*** Opening SELECTED TEXT ***
9.Witness Ariel Thomas stated that it looked like Mr. Denure's car was "too close to the line or just over the line before impact."

10.Witness Bobbie Turner indicated that "the car in front of her (Mr. Roberts') had gotten all or partly back in the right lane." Turner further indicated that "the cars could have been in the center of the road or all to the right lane."

11.Witness Ed Lanka stated that he did not see the accident, but that prior to the accident Mr. Roberts' car moved into the left lane and then back into the right lane.

12.Deputy Michek ultimately found a gouge mark leading him to believe that the accident took place in the southbound lane, or the lane that Denure was traveling in.

16. That the State has provided twelve facts is insignificant. The question is whether the facts demonstrate that probable cause existed. A number of these facts, however, provide no indication that the hospital records would show Denure was driving while intoxicated on the evening of the accident. That the accident was a two-car head-on collision and that Larry Roberts died certainly demonstrate the severity of the crash, but suggest nothing regarding whether Denure was under the influence of alcohol or drugs.
*** Closing SELECTED TEXT ***
*** Opening RECORDED INFORMATION ***
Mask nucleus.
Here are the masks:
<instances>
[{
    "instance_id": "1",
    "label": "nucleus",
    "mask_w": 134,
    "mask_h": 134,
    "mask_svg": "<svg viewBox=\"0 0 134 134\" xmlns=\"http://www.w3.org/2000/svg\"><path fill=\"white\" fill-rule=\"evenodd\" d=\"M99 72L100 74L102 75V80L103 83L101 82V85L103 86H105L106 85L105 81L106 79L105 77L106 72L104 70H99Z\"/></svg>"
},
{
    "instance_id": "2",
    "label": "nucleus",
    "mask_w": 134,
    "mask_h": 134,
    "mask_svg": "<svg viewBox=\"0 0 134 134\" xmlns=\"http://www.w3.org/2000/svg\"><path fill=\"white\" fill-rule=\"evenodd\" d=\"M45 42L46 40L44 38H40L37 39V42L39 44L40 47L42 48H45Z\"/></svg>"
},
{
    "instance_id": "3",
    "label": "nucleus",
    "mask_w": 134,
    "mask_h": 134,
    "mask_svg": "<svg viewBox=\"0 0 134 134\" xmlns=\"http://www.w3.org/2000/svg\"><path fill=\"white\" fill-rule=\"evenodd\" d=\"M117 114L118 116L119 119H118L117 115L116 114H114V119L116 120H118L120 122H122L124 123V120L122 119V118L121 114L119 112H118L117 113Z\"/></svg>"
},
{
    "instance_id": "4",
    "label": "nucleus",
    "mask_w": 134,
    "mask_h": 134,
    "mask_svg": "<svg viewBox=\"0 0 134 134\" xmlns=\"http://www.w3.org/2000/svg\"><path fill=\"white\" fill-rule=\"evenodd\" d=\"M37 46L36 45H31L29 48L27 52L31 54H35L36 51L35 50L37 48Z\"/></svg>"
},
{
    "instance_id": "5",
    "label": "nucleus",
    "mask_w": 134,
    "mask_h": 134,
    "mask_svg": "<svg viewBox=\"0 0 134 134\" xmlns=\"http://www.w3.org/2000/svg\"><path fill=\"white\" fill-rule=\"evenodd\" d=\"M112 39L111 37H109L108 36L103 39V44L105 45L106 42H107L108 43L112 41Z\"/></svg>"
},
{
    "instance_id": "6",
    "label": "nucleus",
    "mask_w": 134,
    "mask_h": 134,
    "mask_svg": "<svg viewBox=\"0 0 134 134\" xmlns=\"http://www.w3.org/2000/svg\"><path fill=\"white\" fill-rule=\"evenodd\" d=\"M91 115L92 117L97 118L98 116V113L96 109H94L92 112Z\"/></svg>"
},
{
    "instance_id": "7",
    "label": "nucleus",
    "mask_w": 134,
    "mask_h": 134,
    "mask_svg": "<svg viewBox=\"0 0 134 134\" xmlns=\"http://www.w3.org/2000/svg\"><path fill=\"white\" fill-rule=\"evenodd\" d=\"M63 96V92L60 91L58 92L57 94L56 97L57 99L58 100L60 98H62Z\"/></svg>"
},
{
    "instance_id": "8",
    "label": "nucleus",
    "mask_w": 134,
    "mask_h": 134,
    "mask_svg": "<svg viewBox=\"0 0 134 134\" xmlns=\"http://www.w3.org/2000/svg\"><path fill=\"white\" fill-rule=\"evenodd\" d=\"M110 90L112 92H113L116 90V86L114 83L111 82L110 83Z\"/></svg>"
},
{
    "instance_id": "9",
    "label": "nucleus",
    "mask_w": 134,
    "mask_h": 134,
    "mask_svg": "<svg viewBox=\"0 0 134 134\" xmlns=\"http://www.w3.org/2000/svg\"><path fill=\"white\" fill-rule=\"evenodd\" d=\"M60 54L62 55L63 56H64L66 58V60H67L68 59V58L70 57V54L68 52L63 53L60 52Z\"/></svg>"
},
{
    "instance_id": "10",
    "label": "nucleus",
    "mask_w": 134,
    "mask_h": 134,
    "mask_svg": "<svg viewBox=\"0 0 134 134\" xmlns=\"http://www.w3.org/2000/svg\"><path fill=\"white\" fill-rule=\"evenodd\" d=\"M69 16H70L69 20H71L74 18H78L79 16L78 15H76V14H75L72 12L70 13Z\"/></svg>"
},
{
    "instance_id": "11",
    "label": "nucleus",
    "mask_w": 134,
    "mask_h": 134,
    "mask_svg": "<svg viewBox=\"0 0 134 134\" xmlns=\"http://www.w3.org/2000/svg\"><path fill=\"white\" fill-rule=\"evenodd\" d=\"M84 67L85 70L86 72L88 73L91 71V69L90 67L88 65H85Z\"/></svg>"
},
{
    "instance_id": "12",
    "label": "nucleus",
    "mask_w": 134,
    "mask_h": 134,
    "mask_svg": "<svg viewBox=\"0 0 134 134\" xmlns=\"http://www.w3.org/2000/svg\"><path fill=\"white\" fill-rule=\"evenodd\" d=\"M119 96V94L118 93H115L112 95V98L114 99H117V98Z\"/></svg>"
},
*** Closing RECORDED INFORMATION ***
WORK ITEM:
Set down the part of the court excerpt on the head-on collision from "12.Deputy Michek ultimately" to "was traveling in.", word for word.

RESULT OF THIS EXERCISE:
12.Deputy Michek ultimately found a gouge mark leading him to believe that the accident took place in the southbound lane, or the lane that Denure was traveling in.